= Exercise instructions =
**A)** List every historical challenge that the client letter on market volatility says investors lived through over the last 100 years.
**B)** Pick up the client letter on market volatility after its final sentence and keep writing.

= Extract provided =
________________________________________
Dear Clients & Friends,

If you spend even a few minutes with the news cycle today, it can feel like uncertainty surrounds us at every turn. Political divisions. Geopolitical tensions. Economic crosscurrents.  Election rhetoric.  Relentless commentary.

The volume is high. The tone is urgent. And the narrative often leans negative. But it is important to pause and remember something essential: the businesses you own do not operate on headlines.

They operate on innovation. They operate on productivity.  They operate on human ingenuity and disciplined execution.  And those forces have proven remarkably durable over time.

A Century of Volatility — and Progress

Over the last 100 years, investors have lived through extraordinary challenges:

  • The Great Depression
  • World War II
  • The Cold War
  • Oil embargoes
  • Double-digit inflation
  • The tech bubble
  • The Global Financial Crisis
  • A Global Pandemic

Each of these periods felt uncertain — even frightening — in the moment.

Yet through it all, the long-term trajectory of productive enterprise has been upward.

Since 1926, the S&P 500 has delivered an average annual return of approximately 10%.  What surprises most investors, however, is that the market rarely earns anything close to 10% each year.  Annual returns have ranged from gains exceeding 50% to declines greater than 40% (source: Bloomberg).

That is volatility.  But volatility is not a flaw in markets.  It is the mechanism through which long-term returns are earned.

The Healing Power of Time

When we examine rolling periods of market history — nearly a century of data — something powerful becomes clear:

  • 1-year periods were positive about 76% of the time
  • 3-year periods were positive roughly 85% of the time
  • 5-year periods were positive nearly 89% of the time
  • 10-year periods were positive about 95% of the time
  • 15-year periods were positive nearly 100% of the time
  • 20-year periods were positive 100% of the time

(Source: Bloomberg, YCharts)

Time does not eliminate volatility.  It overwhelms it.

The longer the investment horizon, the greater the historical probability of a positive outcome. That is not optimism — that is evidence.
________________________________________
= Excerpted records =
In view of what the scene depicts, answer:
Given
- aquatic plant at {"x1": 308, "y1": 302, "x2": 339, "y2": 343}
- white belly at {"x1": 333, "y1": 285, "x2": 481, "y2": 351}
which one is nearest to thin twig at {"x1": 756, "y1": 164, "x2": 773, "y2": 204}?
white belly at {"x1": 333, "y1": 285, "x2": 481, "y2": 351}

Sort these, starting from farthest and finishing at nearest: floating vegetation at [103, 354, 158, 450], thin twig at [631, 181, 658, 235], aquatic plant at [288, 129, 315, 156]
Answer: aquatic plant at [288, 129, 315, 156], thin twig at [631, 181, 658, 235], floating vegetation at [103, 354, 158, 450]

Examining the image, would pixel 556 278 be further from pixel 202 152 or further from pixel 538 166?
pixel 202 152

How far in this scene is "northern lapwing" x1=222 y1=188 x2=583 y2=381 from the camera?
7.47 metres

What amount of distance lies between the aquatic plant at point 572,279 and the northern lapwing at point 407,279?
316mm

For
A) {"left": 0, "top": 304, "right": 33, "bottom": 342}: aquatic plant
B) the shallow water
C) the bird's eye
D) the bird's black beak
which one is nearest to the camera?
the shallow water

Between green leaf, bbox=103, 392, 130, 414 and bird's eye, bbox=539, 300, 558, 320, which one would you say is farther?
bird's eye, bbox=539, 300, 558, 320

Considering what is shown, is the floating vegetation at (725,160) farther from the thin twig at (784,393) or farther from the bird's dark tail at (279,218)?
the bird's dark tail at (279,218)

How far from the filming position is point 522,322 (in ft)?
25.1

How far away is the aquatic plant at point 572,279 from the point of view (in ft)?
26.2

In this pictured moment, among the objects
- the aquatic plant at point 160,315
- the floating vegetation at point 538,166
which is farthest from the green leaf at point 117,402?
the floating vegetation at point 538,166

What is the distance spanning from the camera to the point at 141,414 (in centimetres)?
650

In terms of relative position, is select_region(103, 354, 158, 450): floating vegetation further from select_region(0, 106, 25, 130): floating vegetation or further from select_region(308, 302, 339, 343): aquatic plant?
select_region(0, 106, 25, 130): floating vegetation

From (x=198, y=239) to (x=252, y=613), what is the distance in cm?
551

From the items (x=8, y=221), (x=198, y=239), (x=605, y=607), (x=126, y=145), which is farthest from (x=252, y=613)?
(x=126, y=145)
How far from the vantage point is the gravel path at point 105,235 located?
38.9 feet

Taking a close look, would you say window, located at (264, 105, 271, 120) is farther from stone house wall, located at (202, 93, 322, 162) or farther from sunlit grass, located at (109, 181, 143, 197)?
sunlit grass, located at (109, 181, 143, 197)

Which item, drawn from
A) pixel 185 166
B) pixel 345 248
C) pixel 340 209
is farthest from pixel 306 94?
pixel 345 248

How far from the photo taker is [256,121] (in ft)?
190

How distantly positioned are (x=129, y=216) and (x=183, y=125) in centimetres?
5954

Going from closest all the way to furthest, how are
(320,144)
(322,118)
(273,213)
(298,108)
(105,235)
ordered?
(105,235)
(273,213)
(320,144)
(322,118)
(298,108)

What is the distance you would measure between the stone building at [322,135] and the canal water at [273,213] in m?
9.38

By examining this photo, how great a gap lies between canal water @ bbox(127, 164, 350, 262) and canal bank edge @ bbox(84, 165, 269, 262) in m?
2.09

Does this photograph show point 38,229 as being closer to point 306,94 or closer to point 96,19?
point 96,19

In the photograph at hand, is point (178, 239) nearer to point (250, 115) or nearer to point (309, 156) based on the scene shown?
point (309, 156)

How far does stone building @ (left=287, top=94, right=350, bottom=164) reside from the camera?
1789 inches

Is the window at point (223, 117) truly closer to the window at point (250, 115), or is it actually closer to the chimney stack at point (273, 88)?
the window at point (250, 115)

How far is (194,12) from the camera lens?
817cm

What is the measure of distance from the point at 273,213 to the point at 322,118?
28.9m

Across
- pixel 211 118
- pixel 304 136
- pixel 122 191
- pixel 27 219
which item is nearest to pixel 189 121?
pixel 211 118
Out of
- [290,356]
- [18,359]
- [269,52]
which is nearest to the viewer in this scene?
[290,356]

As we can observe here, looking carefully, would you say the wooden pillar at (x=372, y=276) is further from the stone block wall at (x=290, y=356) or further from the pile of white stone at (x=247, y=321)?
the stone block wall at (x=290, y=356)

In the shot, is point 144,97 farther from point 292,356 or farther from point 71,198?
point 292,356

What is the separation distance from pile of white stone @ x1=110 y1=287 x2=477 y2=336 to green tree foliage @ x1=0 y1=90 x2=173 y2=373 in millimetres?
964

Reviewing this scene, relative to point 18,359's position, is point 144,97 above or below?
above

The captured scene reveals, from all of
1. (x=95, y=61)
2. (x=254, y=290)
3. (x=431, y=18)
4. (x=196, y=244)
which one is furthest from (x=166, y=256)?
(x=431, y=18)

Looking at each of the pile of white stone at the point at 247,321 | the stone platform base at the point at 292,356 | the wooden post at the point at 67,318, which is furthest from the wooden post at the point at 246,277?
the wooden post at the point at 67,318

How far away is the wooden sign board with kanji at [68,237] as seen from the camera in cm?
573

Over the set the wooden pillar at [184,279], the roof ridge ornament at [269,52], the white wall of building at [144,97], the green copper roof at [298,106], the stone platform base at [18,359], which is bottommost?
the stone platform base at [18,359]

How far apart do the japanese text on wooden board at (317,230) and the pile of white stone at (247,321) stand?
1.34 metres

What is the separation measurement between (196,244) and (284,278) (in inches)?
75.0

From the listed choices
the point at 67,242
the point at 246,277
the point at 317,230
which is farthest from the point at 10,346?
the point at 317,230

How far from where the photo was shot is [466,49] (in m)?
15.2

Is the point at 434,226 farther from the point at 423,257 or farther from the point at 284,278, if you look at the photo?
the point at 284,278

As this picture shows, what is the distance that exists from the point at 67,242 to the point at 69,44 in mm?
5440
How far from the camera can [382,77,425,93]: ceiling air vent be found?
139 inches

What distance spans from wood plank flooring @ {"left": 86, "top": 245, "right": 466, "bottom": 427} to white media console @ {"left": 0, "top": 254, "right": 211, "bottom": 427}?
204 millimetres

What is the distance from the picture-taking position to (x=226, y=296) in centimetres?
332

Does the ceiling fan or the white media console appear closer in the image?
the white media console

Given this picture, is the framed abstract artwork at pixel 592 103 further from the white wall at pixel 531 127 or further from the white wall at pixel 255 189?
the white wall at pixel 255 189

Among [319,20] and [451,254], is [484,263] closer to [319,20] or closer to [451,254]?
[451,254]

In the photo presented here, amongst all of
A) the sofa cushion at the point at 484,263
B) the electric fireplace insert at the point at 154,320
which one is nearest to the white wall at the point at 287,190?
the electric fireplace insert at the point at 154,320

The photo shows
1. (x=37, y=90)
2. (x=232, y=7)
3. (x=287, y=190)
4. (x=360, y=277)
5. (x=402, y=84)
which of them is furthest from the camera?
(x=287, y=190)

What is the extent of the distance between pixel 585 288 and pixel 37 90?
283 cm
________________________________________
= Expected results =
**A)**
- The Great Depression
- World War II
- The Cold War
- Oil embargoes
- Double-digit inflation
- The tech bubble
- The Global Financial Crisis
- A Global Pandemic

**B)**
Strength Beneath the Headlines

Today’s environment may feel unsettled. But uncertainty has always been present. It simply changes its costume.  Meanwhile, the companies you own continue to innovate at extraordinary speed, deploy capital efficiently, expand into new markets, leverage emerging technologies, and adapt to shifting economic and political conditions.

Markets do not rise because the world is calm. They rise because human progress continues.  The greatest businesses in America and around the globe have endured wars, recessions, policy shifts, and global crises. They have adapted. They have evolved and they have grown.  That resilience is not temporary.  It is structural.

Our Framework: Goals → Plan → Portfolio

At Mercer Partners, our discipline remains unchanged.  We begin with your goals.  We engineer a thoughtful financial plan.  And we use a diversified portfolio of productive businesses to power that plan forward.

We do not build portfolios around election cycles or quarterly headlines.  We build them to endure.  Short-term volatility is the price of admission for long-term growth. The evidence strongly suggests that those who stay invested — and stay disciplined — dramatically increase their probability of success.

A Word of Reassurance

If today’s environment feels noisy, that is normal.  If markets fluctuate, that is normal.  But history offers a powerful lesson: over time, equity investing has demonstrated an extraordinary capacity to heal, recover, and progress.

Your portfolio is built on resilient businesses.  Your plan is designed for durability.  Our role is to help you stay aligned with both — especially when emotion tempts deviation.  The headlines will change. Volatility will continue.  But human ingenuity, productivity, and enterprise have endured for more than a century.  We believe they will continue to do so.

As always, thank you for being our clients.  It’s our privilege to serve you.

Best,
Nick

These views are those of the author, not of the broker-dealer or its affiliates. This material contains an assessment of the market and economic environment at a specific point in time and is not intended to be a forecast of future events, or a guarantee of future results. All investments involve risk, including loss of principal. Forward-looking statements are subject to certain risks and uncertainties. Actual results, performance, or achievements may differ materially from those expressed or implied. Information is based on data gathered from what we believe are reliable sources.

The S&P 500 is a stock market index tracking the stock performance of 500 of the largest companies listed on stock exchanges in the United States. Indexes are unmanaged and cannot be invested in directly.

No investment strategy can guarantee a profit or protect against loss in periods of declining values. There is no guarantee that a diversified portfolio will enhance overall returns or outperform a non-diversified portfolio. Diversification does not protect against market risk.

Securities offered through LPL Financial, Member FINRA/SIPC. Investment advice offered through Mariner Independent Advisor Network, a registered investment advisor. Mariner Independent Advisor Network and Mercer Partners Wealth Management are separate entities from LPL Financial.